##### Supplied records #####
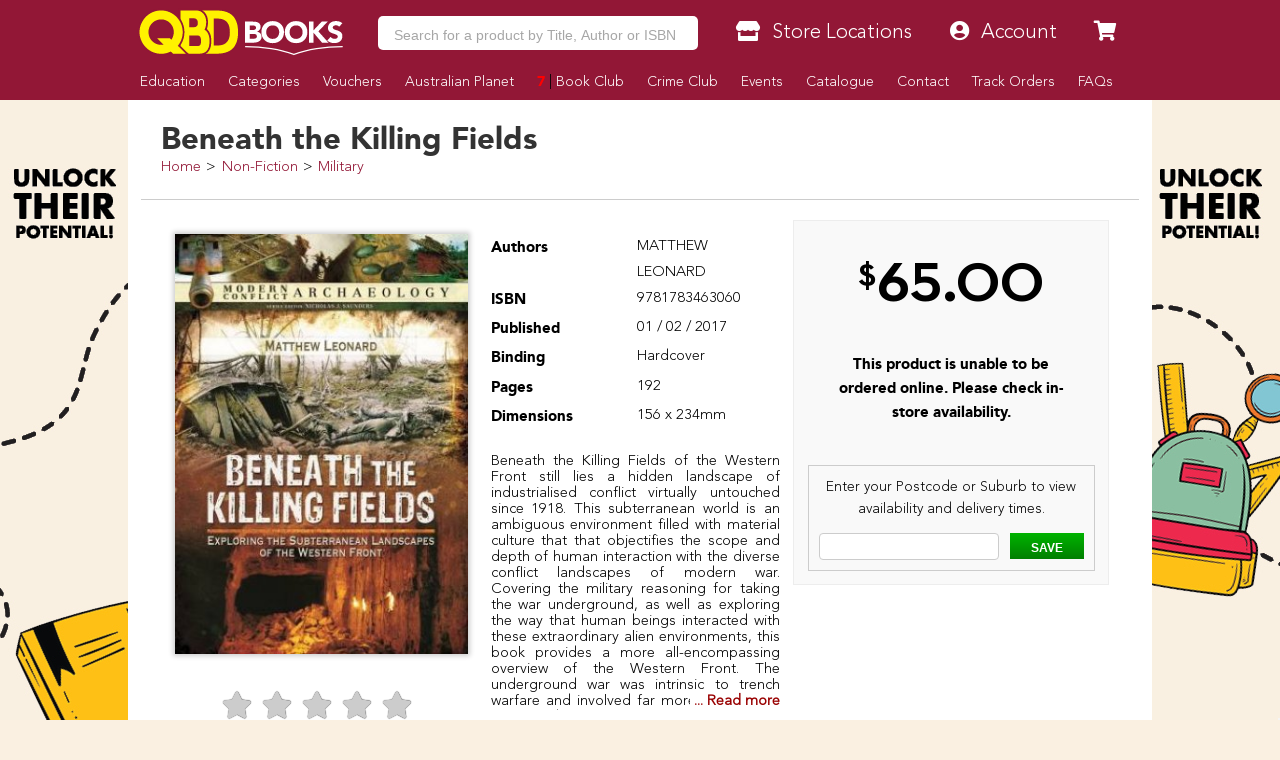

--- FILE ---
content_type: text/html; charset=utf-8
request_url: https://www.google.com/recaptcha/api2/aframe
body_size: -121
content:
<!DOCTYPE HTML><html><head><meta http-equiv="content-type" content="text/html; charset=UTF-8"></head><body><script nonce="n1uIZlZurwp53PGJnMsNcQ">/** Anti-fraud and anti-abuse applications only. See google.com/recaptcha */ try{var clients={'sodar':'https://pagead2.googlesyndication.com/pagead/sodar?'};window.addEventListener("message",function(a){try{if(a.source===window.parent){var b=JSON.parse(a.data);var c=clients[b['id']];if(c){var d=document.createElement('img');d.src=c+b['params']+'&rc='+(localStorage.getItem("rc::a")?sessionStorage.getItem("rc::b"):"");window.document.body.appendChild(d);sessionStorage.setItem("rc::e",parseInt(sessionStorage.getItem("rc::e")||0)+1);localStorage.setItem("rc::h",'1768749488072');}}}catch(b){}});window.parent.postMessage("_grecaptcha_ready", "*");}catch(b){}</script></body></html>

--- FILE ---
content_type: text/plain
request_url: https://www.google-analytics.com/j/collect?v=1&_v=j102&a=273973120&t=pageview&_s=1&dl=https%3A%2F%2Fwww.qbd.com.au%2Fbeneath-the-killing-fields%2Fmatthew-leonard%2F9781783463060%2F&dp=%2Fbeneath-the-killing-fields%2Fmatthew-leonard%2F9781783463060%2F&ul=en-us%40posix&dt=Beneath%20the%20Killing%20Fields%20by%20MATTHEW%20LEONARD%20-%209781783463060&sr=1280x720&vp=1280x720&_u=aGBAAEIJAAAAACAMI~&jid=1077033907&gjid=1563643235&cid=1234899986.1768749484&tid=UA-838381-2&_gid=427838708.1768749484&_r=1&_slc=1&cd1=0&pa=detail&pr1id=9781783463060&pr1nm=Beneath%20the%20Killing%20Fields&z=962746672
body_size: -449
content:
2,cG-J42W90Y2T9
#####
### Exercise objective
No pictures go in the copy. Set down all the data exactly.

### Completed exercise
--- FILE ---
content_type: text/html; charset=utf-8
request_url: https://www.google.com/recaptcha/api2/aframe
body_size: -121
content:
<!DOCTYPE HTML><html><head><meta http-equiv="content-type" content="text/html; charset=UTF-8"></head><body><script nonce="n1uIZlZurwp53PGJnMsNcQ">/** Anti-fraud and anti-abuse applications only. See google.com/recaptcha */ try{var clients={'sodar':'https://pagead2.googlesyndication.com/pagead/sodar?'};window.addEventListener("message",function(a){try{if(a.source===window.parent){var b=JSON.parse(a.data);var c=clients[b['id']];if(c){var d=document.createElement('img');d.src=c+b['params']+'&rc='+(localStorage.getItem("rc::a")?sessionStorage.getItem("rc::b"):"");window.document.body.appendChild(d);sessionStorage.setItem("rc::e",parseInt(sessionStorage.getItem("rc::e")||0)+1);localStorage.setItem("rc::h",'1768749488072');}}}catch(b){}});window.parent.postMessage("_grecaptcha_ready", "*");}catch(b){}</script></body></html>

--- FILE ---
content_type: text/plain
request_url: https://www.google-analytics.com/j/collect?v=1&_v=j102&a=273973120&t=pageview&_s=1&dl=https%3A%2F%2Fwww.qbd.com.au%2Fbeneath-the-killing-fields%2Fmatthew-leonard%2F9781783463060%2F&dp=%2Fbeneath-the-killing-fields%2Fmatthew-leonard%2F9781783463060%2F&ul=en-us%40posix&dt=Beneath%20the%20Killing%20Fields%20by%20MATTHEW%20LEONARD%20-%209781783463060&sr=1280x720&vp=1280x720&_u=aGBAAEIJAAAAACAMI~&jid=1077033907&gjid=1563643235&cid=1234899986.1768749484&tid=UA-838381-2&_gid=427838708.1768749484&_r=1&_slc=1&cd1=0&pa=detail&pr1id=9781783463060&pr1nm=Beneath%20the%20Killing%20Fields&z=962746672
body_size: -449
content:
2,cG-J42W90Y2T9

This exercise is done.